[Collected data entries]
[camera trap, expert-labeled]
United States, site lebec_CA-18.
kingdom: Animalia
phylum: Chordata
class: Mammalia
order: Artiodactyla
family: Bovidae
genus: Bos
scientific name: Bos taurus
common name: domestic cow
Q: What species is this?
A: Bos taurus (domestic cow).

The task >>
Repeat every entry above exactly, leaving nothing out.

Answer space >>
[camera trap, expert-labeled]
United States, site lebec_CA-18.
kingdom: Animalia
phylum: Chordata
class: Mammalia
order: Artiodactyla
family: Bovidae
genus: Bos
scientific name: Bos taurus
common name: domestic cow
Q: What species is this?
A: Bos taurus (domestic cow).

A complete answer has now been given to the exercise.